Sunday, September 26, 2010

Waiting game: New Vatican evangelization agency has yet to materialize

In June, Pope Benedict XVI announced he was establishing a major Vatican agency to deal with "new evangelization" in traditionally Christian countries.

The pope's initiative was seen as a bold stroke in the church's ongoing effort to engage the modern world. But three months later, the project is still stuck in the slow wheels of Vatican bureaucracy.

Officially, in fact, the Pontifical Council for Promoting New Evangelization doesn't yet exist. 

Although the pope proclaimed its formation and then named its president, Italian Archbishop Rino Fisichella, the office will formally be launched only with the publication of an apostolic constitution, in which the pope will lay out the council's structure and tasks.

In the meantime, Archbishop Fisichella is in a kind of limbo.

"We're hoping it will come around the end of September. I don't know any more than that. We need to be patient with the bureaucracy here," he said.

The pope keeps mentioning the importance of the new council. 

Most recently, he urged British bishops to "avail yourselves of its services."

But the council has no address, no phone number and no official mission. 

Work is proceeding on the council's office -- after the construction team took a month off for the traditional August holidays.

As Archbishop Fisichella said, "Pazienza." 

And at the Vatican, patience is more than a virtue; it's a way of life.

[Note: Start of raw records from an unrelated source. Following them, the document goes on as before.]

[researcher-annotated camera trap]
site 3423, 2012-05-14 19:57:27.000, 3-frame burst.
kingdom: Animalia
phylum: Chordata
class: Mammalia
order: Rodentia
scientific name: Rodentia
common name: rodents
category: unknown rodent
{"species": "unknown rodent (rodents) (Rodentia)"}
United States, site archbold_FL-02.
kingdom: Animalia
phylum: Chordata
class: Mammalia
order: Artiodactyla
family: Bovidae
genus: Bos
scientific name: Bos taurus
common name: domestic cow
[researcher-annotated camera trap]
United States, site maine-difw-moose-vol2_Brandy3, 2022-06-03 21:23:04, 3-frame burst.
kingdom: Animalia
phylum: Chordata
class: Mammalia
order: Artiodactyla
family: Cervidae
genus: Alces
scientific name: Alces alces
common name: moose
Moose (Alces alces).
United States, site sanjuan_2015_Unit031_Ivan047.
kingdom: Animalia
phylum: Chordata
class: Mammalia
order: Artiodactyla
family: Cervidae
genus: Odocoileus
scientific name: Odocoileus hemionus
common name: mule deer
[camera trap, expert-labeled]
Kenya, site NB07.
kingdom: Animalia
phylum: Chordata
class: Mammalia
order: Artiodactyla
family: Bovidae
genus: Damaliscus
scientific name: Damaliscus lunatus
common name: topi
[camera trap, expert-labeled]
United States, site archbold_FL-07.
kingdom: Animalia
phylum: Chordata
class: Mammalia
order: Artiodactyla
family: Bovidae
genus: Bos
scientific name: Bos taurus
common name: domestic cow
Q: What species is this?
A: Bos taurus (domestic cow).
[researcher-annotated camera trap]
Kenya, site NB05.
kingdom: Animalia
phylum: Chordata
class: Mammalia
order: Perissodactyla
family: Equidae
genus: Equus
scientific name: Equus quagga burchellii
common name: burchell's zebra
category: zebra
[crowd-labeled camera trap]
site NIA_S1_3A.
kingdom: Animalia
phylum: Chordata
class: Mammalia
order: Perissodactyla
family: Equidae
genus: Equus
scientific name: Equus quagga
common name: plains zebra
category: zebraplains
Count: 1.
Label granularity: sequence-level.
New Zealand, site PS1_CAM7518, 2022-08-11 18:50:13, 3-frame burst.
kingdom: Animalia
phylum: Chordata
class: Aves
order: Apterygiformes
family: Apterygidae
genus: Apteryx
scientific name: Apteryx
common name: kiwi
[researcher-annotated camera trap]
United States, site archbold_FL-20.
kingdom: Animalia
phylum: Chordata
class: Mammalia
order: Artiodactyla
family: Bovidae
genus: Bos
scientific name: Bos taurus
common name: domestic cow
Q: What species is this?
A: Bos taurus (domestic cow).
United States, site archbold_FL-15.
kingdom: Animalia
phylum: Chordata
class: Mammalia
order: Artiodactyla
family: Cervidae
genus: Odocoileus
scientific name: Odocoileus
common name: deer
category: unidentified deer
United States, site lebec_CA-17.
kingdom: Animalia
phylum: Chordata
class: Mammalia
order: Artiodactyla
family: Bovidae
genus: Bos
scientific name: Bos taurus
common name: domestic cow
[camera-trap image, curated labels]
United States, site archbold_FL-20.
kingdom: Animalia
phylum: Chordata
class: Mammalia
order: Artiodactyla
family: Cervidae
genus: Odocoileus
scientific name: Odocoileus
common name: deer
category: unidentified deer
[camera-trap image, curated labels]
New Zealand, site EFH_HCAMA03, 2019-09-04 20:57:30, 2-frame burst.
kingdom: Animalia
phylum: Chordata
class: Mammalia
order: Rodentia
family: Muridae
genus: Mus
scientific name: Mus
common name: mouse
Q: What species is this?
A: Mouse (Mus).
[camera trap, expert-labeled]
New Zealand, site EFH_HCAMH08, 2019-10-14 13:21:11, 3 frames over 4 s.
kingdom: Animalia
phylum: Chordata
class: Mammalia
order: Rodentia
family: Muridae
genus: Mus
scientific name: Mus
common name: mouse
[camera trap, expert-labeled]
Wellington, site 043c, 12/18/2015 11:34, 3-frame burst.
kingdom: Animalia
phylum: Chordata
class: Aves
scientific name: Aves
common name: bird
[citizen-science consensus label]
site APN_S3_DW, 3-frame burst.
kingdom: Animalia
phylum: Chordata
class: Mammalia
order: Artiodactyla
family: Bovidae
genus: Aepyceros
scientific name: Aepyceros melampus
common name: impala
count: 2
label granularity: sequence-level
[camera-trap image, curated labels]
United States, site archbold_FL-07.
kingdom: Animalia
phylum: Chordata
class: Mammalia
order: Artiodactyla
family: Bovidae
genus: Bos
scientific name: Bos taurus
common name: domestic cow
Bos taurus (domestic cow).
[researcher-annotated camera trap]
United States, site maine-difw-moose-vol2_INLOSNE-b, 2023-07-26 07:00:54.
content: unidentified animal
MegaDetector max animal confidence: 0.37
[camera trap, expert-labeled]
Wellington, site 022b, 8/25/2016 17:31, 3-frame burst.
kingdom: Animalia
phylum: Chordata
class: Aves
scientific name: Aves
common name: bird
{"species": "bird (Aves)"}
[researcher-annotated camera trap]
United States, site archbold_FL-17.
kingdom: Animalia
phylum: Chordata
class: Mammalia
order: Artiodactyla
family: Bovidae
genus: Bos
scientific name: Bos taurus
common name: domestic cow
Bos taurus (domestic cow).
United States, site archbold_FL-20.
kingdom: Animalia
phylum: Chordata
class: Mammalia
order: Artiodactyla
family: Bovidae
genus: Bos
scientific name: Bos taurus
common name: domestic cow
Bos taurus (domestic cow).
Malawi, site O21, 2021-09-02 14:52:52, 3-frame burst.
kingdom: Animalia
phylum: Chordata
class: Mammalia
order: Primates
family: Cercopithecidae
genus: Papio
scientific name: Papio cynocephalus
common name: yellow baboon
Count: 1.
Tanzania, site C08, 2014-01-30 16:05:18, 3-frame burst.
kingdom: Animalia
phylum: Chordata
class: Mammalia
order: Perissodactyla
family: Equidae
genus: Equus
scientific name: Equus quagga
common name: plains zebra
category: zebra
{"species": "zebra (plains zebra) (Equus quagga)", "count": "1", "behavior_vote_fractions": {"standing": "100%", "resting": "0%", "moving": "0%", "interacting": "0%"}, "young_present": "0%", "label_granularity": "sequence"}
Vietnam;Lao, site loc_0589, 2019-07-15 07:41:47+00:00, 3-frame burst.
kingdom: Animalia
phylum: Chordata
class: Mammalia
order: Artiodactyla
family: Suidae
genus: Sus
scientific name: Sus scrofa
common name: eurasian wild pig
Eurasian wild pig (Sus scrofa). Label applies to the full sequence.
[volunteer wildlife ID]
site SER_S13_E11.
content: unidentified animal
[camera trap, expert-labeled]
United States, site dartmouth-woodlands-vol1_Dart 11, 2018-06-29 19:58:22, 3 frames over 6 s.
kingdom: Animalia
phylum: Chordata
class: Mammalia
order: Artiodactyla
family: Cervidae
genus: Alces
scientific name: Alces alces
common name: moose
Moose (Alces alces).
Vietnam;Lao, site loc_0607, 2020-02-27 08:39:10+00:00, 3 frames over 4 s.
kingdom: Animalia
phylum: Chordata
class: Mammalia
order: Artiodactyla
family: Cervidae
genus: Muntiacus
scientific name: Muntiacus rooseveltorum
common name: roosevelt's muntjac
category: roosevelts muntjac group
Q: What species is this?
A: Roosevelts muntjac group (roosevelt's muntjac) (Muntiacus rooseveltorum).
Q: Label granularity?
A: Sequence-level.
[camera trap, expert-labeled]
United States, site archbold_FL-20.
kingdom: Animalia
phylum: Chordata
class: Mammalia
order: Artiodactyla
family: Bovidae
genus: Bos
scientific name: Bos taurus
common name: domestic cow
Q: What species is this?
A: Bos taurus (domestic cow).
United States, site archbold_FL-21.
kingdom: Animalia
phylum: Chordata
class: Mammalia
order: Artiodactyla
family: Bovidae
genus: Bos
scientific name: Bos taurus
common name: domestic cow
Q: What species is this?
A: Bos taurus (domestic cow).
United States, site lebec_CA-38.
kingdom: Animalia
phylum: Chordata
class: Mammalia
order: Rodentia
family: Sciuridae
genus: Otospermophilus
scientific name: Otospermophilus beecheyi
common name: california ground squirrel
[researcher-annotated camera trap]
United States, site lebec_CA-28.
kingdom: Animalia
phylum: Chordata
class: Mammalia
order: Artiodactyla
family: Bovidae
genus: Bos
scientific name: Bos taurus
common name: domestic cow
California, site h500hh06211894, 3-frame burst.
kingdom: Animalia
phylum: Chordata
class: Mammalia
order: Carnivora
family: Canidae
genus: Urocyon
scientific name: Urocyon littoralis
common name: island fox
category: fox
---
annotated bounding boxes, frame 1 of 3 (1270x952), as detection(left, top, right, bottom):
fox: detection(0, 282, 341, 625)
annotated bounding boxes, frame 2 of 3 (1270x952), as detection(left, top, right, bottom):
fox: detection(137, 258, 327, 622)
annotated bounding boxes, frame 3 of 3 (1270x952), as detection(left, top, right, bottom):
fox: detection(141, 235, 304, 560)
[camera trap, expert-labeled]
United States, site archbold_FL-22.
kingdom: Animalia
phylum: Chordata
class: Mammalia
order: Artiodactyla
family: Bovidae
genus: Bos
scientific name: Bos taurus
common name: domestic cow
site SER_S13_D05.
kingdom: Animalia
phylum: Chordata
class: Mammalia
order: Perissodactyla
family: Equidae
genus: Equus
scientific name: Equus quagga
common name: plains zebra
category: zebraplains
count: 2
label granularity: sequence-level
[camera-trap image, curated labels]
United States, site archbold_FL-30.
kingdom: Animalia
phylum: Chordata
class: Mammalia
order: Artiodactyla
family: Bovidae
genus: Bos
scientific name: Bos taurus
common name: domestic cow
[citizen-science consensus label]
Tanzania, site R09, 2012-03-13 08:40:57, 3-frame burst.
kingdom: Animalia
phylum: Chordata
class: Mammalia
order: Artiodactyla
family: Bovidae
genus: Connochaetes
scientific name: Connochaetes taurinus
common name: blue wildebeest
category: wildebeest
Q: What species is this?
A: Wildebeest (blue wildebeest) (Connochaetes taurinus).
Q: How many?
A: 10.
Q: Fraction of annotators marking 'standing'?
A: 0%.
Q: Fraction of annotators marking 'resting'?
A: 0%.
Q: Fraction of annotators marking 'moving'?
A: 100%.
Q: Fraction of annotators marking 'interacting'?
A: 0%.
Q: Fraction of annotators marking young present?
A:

The refusal to be rushed can be seen in long-delayed appointments, the slow gestation of documents and the methodical preparation of events such as synods or consistories.

To take just one example, the pope's document on the 2008 Synod of Bishops on the Bible -- described as an urgently needed text by the synod participants -- was expected late last year or early in 2010. 

It has been inexplicably deferred and is now due out in the fall.

The timeline for that synod began with planning in 2006, making it a four-year run.

The pope can sometimes accelerate things, but even he is subject to the deliberate pace of the Roman Curia. 

A case in point: The pope finished his long-awaited second volume on Jesus of Nazareth last May, promoting speculation that the book would be released soon.

But Vatican officials are being so careful in their translations of the book that it's not coming out until Lent of 2011.

By that time, the pope may have a good start on the third and final volume of the series, which he began writing over the summer.

When it comes to appointments, the Vatican can move with lightning speed or slow motion. 

U.S. Archbishop-designate Joseph W. Tobin was recently appointed secretary of the Congregation for Institutes of Consecrated Life and Societies of Apostolic Life, a position that had been unfilled for six months. 

That's a long vacancy for the secretary job, which handles much of the day-to-day business of a congregation that oversees the world's men and women religious orders.

On the other hand, the Pontifical Council for Social Communications was without a No. 2 official for nearly three years before Irish Msgr. Paul Tighe was named secretary in 2008.

The College of Cardinals is one of the church's most important bodies, most significantly when it meets in a conclave to elect a new pope. 

Yet despite predictions to the contrary, Pope Benedict has shown no sense of urgency in filling vacancies among the 120 voting-age cardinals.

Rumors of a consistory to create new cardinals began more than a year ago, and it's now expected to happen in November, when the number of cardinal electors will have dipped to 101, the lowest in many years.

If the Vatican takes its time following up on events and personnel vacancies, it also anticipates some affairs by months or years. 

The Pontifical Council for the Family this week released the pope's letter for the Seventh World Meeting of Families -- which will be held in June 2012.

Similar messages for annual days devoted to mission, communications and young people are also released well ahead of time. 

The idea is that the advance release allows for wider dissemination of the papal text. On the other hand, by the time the events occur, such messages are rarely "breaking news."

One of the longest waits for a Vatican project was Pope John Paul II's 1989 reform of the Roman Curia, which took 16 years to put together -- more than half of his pontificate. 

When it was finally announced, it took several additional months to implement the changes and launch the newly created curia offices.

But what's a few months to an institution that thinks in centuries?

Pope Benedict seems to be just fine with the go-slow mentality that reigns in the Vatican, an attitude that reflects his general approach to workplace speed and efficiency. 

In 2006, citing the medieval monk St. Bernard of Clairvaux, the pope warned against "the dangers of excessive activity" in every kind of occupation, "even those involving the governance of the church."